My friend Pancho has a habit of closing his eyes when he eats something he really, really enjoys. When I first witnessed this habit, he was eating uni at an all-you-can-eat sushi place. (How much does Pancho love uni? To quote him, “Uni-quivocably, uni-laterally, uni-nanimously!!!”) The second time I saw him closing his eyes while eating, he was savoring a tripe soup. It was like the whole world needed to be dialed down so he could enjoy that fleeting moment of pleasure.
I think it’s an awesome habit. Pancho is a cool cat.
If I had to pick one dish that gives me a Pancho moment, it would be roasted bone marrow on toast.

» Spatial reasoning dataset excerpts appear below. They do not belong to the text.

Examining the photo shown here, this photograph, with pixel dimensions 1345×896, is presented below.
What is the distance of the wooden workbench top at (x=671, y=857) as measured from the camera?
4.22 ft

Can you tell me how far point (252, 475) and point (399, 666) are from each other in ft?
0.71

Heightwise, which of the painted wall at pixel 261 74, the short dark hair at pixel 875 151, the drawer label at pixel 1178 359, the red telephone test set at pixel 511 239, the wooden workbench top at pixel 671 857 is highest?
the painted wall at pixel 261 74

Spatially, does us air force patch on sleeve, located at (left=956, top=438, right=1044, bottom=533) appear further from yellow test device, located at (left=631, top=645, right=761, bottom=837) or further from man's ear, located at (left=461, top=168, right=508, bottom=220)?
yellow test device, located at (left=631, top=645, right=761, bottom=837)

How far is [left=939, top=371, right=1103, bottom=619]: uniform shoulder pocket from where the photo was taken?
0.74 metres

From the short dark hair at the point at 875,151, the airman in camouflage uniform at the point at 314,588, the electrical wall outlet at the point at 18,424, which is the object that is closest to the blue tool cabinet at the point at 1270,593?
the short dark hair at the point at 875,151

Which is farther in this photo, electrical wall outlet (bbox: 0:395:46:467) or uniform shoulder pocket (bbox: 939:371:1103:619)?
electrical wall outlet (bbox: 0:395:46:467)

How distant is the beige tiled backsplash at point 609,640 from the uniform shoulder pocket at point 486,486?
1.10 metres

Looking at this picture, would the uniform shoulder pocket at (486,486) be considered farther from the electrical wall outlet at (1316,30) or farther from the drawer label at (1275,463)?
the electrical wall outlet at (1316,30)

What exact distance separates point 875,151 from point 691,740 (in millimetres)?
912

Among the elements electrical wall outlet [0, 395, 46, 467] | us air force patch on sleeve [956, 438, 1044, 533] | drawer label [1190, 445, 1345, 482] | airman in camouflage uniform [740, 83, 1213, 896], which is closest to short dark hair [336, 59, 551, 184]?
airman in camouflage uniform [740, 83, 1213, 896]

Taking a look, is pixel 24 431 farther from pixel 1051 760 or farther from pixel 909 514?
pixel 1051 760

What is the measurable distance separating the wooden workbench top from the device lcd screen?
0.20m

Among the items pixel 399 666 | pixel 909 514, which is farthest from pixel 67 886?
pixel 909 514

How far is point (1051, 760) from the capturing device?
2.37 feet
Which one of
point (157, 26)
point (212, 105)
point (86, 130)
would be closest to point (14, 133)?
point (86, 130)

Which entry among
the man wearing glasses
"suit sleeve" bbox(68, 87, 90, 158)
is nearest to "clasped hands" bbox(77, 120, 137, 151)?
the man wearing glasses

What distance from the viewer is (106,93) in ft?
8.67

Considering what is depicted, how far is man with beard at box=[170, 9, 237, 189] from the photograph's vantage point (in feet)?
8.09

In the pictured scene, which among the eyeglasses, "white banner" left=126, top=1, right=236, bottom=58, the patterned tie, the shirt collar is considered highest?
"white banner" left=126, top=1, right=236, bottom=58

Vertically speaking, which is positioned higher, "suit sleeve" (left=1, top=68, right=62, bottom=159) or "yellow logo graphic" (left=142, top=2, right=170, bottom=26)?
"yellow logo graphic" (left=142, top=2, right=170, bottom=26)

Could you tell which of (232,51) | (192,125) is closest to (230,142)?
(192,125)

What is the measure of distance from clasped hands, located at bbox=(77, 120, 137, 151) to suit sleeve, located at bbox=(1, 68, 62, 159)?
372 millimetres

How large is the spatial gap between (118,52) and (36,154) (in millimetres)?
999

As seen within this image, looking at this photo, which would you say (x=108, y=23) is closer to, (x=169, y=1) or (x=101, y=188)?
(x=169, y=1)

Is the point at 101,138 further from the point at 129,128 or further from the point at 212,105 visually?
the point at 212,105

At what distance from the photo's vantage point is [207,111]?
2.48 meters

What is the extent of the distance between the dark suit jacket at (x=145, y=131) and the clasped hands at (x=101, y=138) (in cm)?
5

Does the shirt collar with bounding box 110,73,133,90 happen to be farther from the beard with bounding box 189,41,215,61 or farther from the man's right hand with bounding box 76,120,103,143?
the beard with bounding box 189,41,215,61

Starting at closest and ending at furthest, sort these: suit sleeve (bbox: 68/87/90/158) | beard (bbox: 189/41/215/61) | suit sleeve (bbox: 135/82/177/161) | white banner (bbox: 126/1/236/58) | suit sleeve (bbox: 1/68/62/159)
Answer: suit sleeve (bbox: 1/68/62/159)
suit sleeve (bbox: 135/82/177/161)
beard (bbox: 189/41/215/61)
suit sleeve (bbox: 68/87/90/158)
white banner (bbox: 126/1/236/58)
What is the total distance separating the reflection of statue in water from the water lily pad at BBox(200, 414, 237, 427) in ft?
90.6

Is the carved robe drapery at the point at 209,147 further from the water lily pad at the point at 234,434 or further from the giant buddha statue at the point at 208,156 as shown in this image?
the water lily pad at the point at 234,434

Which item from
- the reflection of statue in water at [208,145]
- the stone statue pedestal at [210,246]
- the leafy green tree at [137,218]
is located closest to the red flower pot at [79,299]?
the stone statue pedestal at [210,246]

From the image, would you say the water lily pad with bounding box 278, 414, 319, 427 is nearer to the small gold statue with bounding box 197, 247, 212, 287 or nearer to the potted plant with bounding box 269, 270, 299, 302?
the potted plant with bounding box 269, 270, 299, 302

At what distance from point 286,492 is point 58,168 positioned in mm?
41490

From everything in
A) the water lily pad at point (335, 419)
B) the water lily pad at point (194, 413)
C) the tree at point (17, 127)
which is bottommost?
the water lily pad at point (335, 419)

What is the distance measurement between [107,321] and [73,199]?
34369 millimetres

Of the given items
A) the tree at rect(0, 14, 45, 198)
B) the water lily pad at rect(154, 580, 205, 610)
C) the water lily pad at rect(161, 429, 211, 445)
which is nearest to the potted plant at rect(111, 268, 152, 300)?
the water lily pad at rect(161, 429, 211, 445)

Describing roasted marrow to someone who’s never had it before is difficult. Every description I come up with sounds questionable: It tastes like meat-flavored butter. It’s like jello made out of beef. Think of jam and toast, now imagine that the jam is filet mignon.
If the taste (which is rich and heavenly) isn’t selling you, perhaps the nutritional benefits of marrow will. High in iron, phosphorous and vitamin A, marrow also contains high amounts of unsaturated fat - the type of fat that’s actually good for you.

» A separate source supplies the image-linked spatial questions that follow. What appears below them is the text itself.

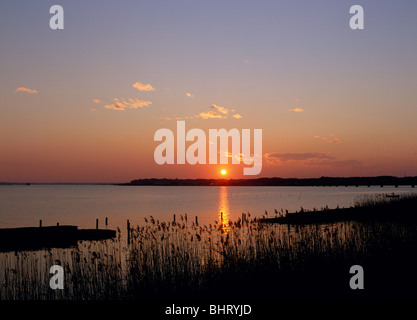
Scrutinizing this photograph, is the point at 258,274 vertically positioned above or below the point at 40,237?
above

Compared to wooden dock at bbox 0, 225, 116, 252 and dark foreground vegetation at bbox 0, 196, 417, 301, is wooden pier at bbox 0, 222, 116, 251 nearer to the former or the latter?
wooden dock at bbox 0, 225, 116, 252

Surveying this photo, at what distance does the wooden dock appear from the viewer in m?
33.0

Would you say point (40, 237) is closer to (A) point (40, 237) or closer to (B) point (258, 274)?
(A) point (40, 237)

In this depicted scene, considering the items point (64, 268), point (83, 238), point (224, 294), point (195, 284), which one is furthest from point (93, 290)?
point (83, 238)

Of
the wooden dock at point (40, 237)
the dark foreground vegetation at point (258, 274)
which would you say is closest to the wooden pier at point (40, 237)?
the wooden dock at point (40, 237)

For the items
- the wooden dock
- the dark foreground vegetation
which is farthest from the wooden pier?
the dark foreground vegetation

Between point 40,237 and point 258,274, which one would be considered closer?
point 258,274

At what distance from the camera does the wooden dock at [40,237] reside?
33000 millimetres

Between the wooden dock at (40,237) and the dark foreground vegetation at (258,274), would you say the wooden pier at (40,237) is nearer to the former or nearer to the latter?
the wooden dock at (40,237)

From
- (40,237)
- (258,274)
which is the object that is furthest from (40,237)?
(258,274)

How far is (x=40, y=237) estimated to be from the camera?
34.9 metres

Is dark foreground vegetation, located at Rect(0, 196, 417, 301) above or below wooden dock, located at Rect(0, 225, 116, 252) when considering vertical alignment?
above

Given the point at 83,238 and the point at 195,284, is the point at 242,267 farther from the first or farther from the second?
the point at 83,238
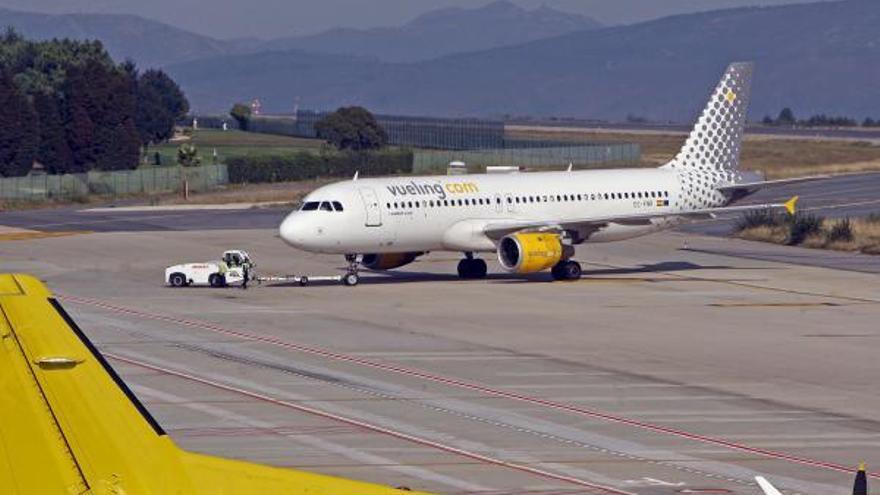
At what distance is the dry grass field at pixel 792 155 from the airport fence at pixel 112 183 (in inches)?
1288

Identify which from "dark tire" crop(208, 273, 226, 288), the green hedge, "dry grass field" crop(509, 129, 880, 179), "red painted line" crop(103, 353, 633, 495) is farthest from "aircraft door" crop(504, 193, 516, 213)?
"dry grass field" crop(509, 129, 880, 179)

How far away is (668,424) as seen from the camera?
30000mm

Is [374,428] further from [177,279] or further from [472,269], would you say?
[472,269]

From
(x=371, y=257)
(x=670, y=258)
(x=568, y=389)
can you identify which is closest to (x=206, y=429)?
(x=568, y=389)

Buying marrow bones from your local supermarket or butcher is easy. Ask for beef bones cut from the center of the legs. The bones should be clean of most meat (a little bit of meat clinging to the bone is okay) and the marrow should be a pinky white. The recipe itself is a simple one.
You will need:
- Marrow bones
- salt & pepper
Begin by rinsing the bones in cold water and patting dry. You may see some spots of blood, which is fine.
Place in a nonstick or foil-lined roasting pan and sprinkle with salt and pepper. Roast at 450 degrees for 15-20 minutes. You’ll know it’s ready when the marrow begins to separate from the sides of the bone and puff up a bit, and some of the clear fat starts to drip from the bottom of the bones.
Once cooled, insert a knife to dig out the buttery goodness, spread on toast, sprinkle with a little salt, close your eyes and take it in.